In Mindful Writing by Brian Jackson, he talks about deep rhetorical reading. Like rhetorical writing, he promotes using different reading techniques for different types of text. I think his ideas are most in line with my thoughts on Deep Reading.
A Plan for a Deep Reading Practice
Today, let’s celebrate Summer Reading, and the library’s Summer Reading Bingo program. I got my Summer Reading Bingo card right when it came out. Usually I forget until summer’s half over and I have to rush through the books. But this year, I can take my time, savor the stories and insights, and practice Deep Reading.
I want my summer reading to keep with my depth theme: not only in content, but also in how I select the books, and how I experience them.
This Summer’s Deep Reading Plan
In deep rhetorical reading as well as the inquiry model, there’s some learning and thinking involved before even cracking open the book. I like this quote from Brian Jackson:
Reading, too, is a social act; as audience you complete a circuit and connect with another person’s intentions.
He says we should read with a mindful awareness of:
who writers are (rhetors)
why they wrote when they did [exigence (deep need) and kairos (timing)]
what they hoped readers will feel, think, or do (purpose)
what rhetorical strategies they use when they write
how they have constructed an experience for a specific kind of reader (audience)
So with all of that in mind, what actions can we take to read more deeply?
Choosing the books: In the past, I often read anything I thought would fit in the bingo square. But this year, I want each of my reading experiences to have positive personal value. How can I do this? First, I need to define the values I’m looking for:
I’m looking for books that will inform our depth study
I’m looking for books that will inform our Writober prompt posts
I’m looking for books that evoke emotions, so I can learn from example to write more deeply.
In other words, I want to learn something and feel something every time I read this summer.
Planning: Once we have chosen a book based on our values, it’s time to plan for deep reading.
Set an intention. Ask: Why am I reading this? What do I want to get from it?
Purpose. Ask: Do I need to remember what’s in the text? (content) Do I need to respond to this text? (conversation)
Research the author. Ask: Who wrote this text and why? What potential biases should I be aware of? (I especially like this question on bias) Who is the author’s intended reader?
Think about the books place in history. Ask: What conversation is this text joining or responding to? When was it written? Is it still timely?
Make the book personal. Start a conversation with the text. Ask: What do I already know about the topic?
Pre-reading: Quickly skim through the book. Look at the layout, chapters, headings and subheadings. Keep a journal handy while reading. Before starting, predict the answer to these questions:
What does this writer want me to feel, think, or do?
What kind of judgement am I being asked to make?
Reading: Don’t feel rushed. Take your time, and make sure you’re reading and understanding the words on the page.
Take notes: not only about the content, but also the reading experience.
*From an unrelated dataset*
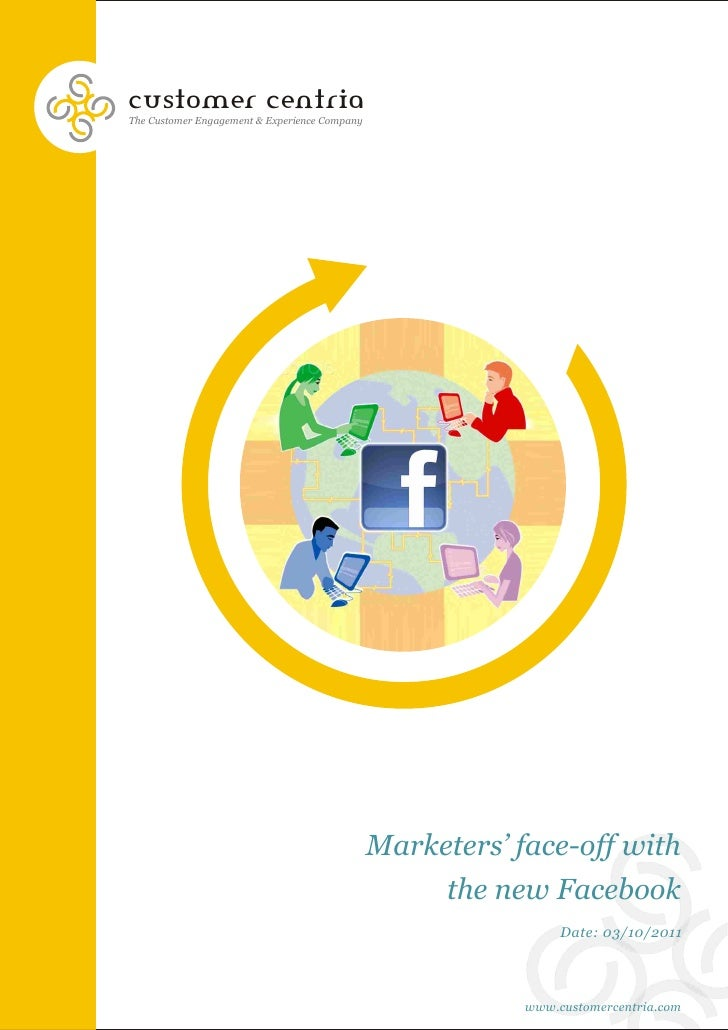 customer centriaThe Customer Engagement & Experience Company                                               Marketers' face...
Draw pictures: make your own infographics/concept maps, using contrast, development, or hierarchy to organize the material.
Self-regulating: While reading, we need to take breaks when our minds wander off. Also mixing up where and when we read can keep the experience fresh.
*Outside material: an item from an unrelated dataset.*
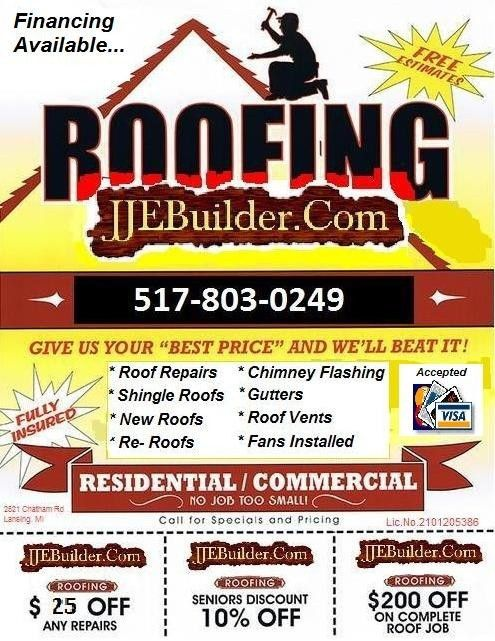 Roofing, Siding, Eaves Trough, Down Spout, Lansing, MI - J.J.Eagle ...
Review and Reflection: Don’t wait for the end of the book to contemplate what you’ve read. Choose points in the book, perhaps at the end of each chapter, to close the book, and summarize for yourself what you just read, or what you have learned so far. Have your questions been answered? Have new questions come to mind? While reading we are revising (also called calibration), checking to see if we need to adjust our understanding. Not only are we calibrating our understanding of the topic, but also our reading strategies and values.
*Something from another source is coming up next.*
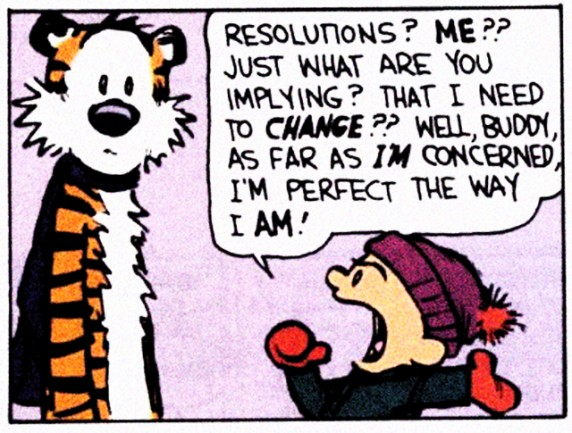 calvin and hobbes new years resolutions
During my summer reading, I will attempt to practice Deep Reading, and share my experiences here with you. I hope you’ll join me.
I want to answer the questions:
Does Deep Reading provide a different reading experience from how I was reading before? Do I think it’s better?
Am I having a deeper reading experience?
Do these techniques and ideas deepen my reading?
Happy Summer Reading. Here’s to Reading to New Depths!
This year, 2025, at the end of August, is the 20th Anniversary of Hurricane Katrina. It’s hard for us survivors to believe it has already been that long because we are still affected by it every day. Any survivor of traumatic events knows what anniversaries can do. So please be tender with any K-storm survivors you know, especially this late August and early September.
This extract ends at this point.